BRANO DI RIFERIMENTO »
──────────

Il ruolo di chi nelle aziende lavora, come dipendente o collaboratore, è chiaramente cruciale in un qualsiasi percorso di ammodernamento. Si potrà ricorrere a risorse giovani, fresche di studio o di prima esperienza, ma anche a personale già consolidato che le aziende dovranno dotare di nuove competenze. Il cosiddetto reskilling, per dirla all'inglese. E qui si incontra una prima difficoltà: le aziende riusciranno nell'opera di ricollocamento dei vecchi collaboratori su nuovi ruoli? Ci crede un responsabile Hr su due, il 55% per l'esattezza, percentuale non troppo alta. E d'altra parte meno di un dirigente intervistato su cinque, il 18%, ha detto di considerare la propria azienda come “agile nel cambiamento”.

Puntando la lente sugli intervistati italiani, l'immagine è ancora meno confortante. Il 71% dei dirigenti nostrani prevede che da qui ai prossimi cinque anni smetterà di esistere almeno un ruolo su cinque fra quelli attualmente presenti nella propria azienda, mentre il dato globale si limita al 53%. Per contrastare l'invecchiamento delle competenze le nostre imprese non fanno poi molto, dato che solo tre su dieci (31%, contro il 40% della media dei 44 Paesi) stanno aumentando numero e ampiezza dei corsi di formazione online e che appena il 17% (versus il 28% globale) sta promuovendo la rotazione dei ruoli al proprio interno.

──────────

[Domande spaziali basate su immagini]
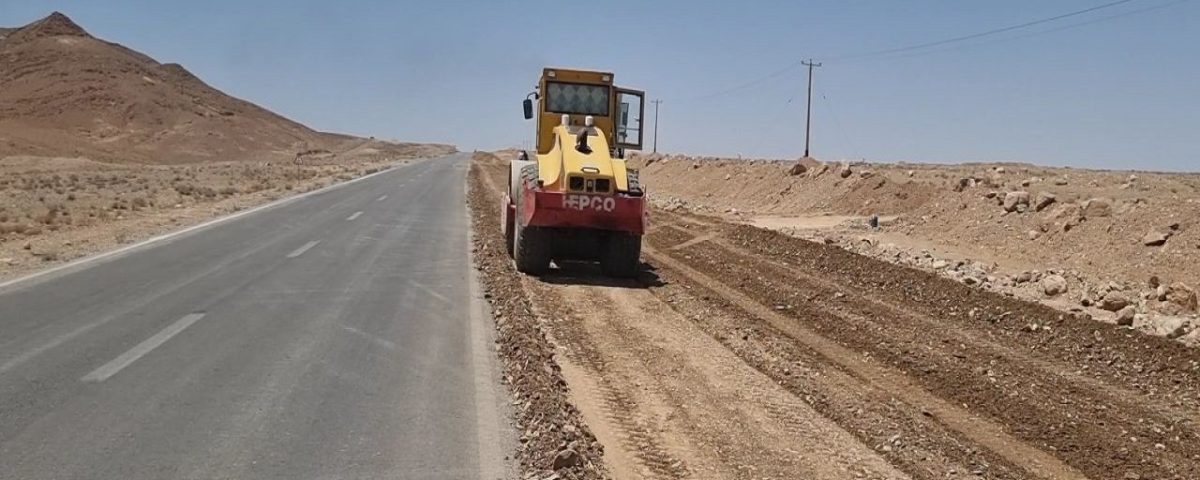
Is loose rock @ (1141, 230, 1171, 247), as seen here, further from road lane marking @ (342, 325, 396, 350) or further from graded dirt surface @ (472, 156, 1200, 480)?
road lane marking @ (342, 325, 396, 350)

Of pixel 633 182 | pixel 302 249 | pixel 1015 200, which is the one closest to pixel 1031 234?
pixel 1015 200

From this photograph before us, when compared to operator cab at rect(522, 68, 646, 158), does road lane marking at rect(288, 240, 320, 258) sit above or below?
below

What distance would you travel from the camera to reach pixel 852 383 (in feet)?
29.5

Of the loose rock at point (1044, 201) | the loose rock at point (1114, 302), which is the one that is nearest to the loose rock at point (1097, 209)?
the loose rock at point (1044, 201)

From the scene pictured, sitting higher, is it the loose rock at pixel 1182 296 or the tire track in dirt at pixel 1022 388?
the loose rock at pixel 1182 296

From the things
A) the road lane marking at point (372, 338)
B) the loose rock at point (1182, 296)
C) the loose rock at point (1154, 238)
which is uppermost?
the loose rock at point (1154, 238)

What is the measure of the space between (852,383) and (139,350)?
249 inches

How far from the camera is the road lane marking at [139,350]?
26.5ft

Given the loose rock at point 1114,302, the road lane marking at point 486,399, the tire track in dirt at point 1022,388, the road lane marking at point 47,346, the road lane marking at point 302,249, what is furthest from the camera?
the road lane marking at point 302,249

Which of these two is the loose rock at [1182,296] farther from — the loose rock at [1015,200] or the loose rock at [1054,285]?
the loose rock at [1015,200]

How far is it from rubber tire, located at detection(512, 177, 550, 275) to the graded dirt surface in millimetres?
328

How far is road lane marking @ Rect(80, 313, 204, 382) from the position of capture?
806cm

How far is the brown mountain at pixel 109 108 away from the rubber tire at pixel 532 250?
78.0m

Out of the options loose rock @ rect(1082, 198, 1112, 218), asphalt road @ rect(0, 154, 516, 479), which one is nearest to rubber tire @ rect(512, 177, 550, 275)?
asphalt road @ rect(0, 154, 516, 479)
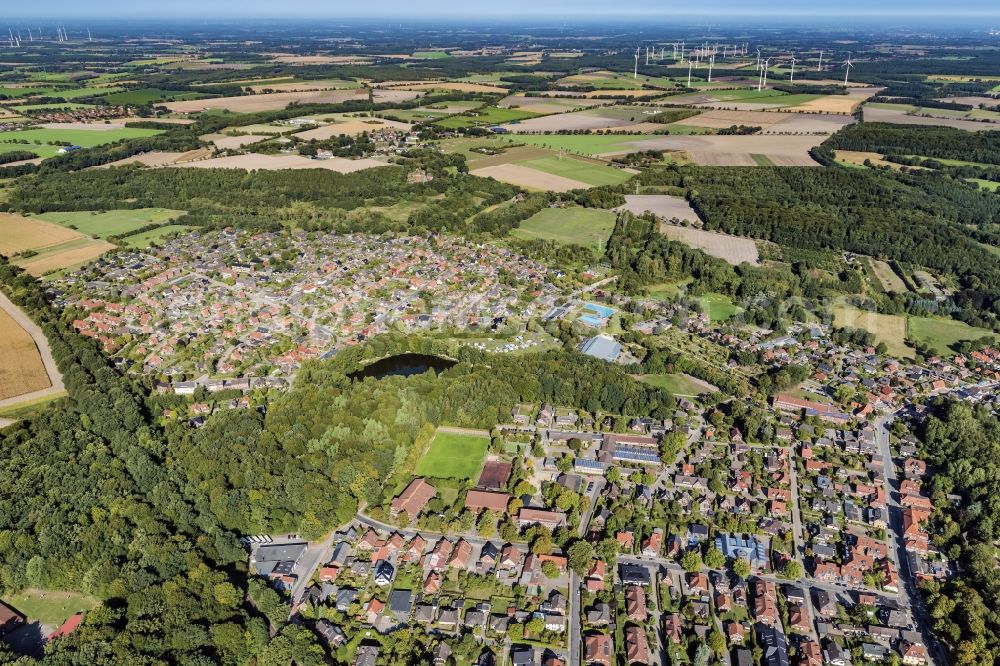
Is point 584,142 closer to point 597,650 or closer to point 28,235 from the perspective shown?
point 28,235

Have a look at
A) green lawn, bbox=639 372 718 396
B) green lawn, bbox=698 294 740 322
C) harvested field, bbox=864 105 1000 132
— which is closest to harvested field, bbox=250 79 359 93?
harvested field, bbox=864 105 1000 132

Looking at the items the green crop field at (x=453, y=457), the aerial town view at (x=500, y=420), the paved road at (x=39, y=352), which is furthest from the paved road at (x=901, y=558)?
the paved road at (x=39, y=352)

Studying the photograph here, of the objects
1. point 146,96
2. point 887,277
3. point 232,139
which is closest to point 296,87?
point 146,96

──────────

COMPITI DELL'ESERCIZIO »
1 - Le affermazioni seguenti concordano con il brano? Rispondi sì o no a ciascuna, citando alla lettera le parole del brano che decidono la risposta.
(a) Il 55% dei responsabili Hr crede che le aziende riusciranno a ricollocare i vecchi collaboratori su nuovi ruoli.
(b) Il 40% delle imprese italiane sta aumentando numero e ampiezza dei corsi di formazione online.
(c) Il 18% dei dirigenti intervistati considera la propria azienda "agile nel cambiamento".
2 - Riproduci fedelmente il passo del brano che va da «Puntando la lente» fino a «al proprio interno.» compreso.

RISPOSTE PER COMPITO »
1 -
(a) Sì: "Ci crede un responsabile Hr su due, il 55% per l'esattezza".
(b) No: "solo tre su dieci (31%, contro il 40% della media dei 44 Paesi)".
(c) Sì: "meno di un dirigente intervistato su cinque, il 18%, ha detto di considerare la propria azienda come “agile nel cambiamento”".

2 -
Puntando la lente sugli intervistati italiani, l'immagine è ancora meno confortante. Il 71% dei dirigenti nostrani prevede che da qui ai prossimi cinque anni smetterà di esistere almeno un ruolo su cinque fra quelli attualmente presenti nella propria azienda, mentre il dato globale si limita al 53%. Per contrastare l'invecchiamento delle competenze le nostre imprese non fanno poi molto, dato che solo tre su dieci (31%, contro il 40% della media dei 44 Paesi) stanno aumentando numero e ampiezza dei corsi di formazione online e che appena il 17% (versus il 28% globale) sta promuovendo la rotazione dei ruoli al proprio interno.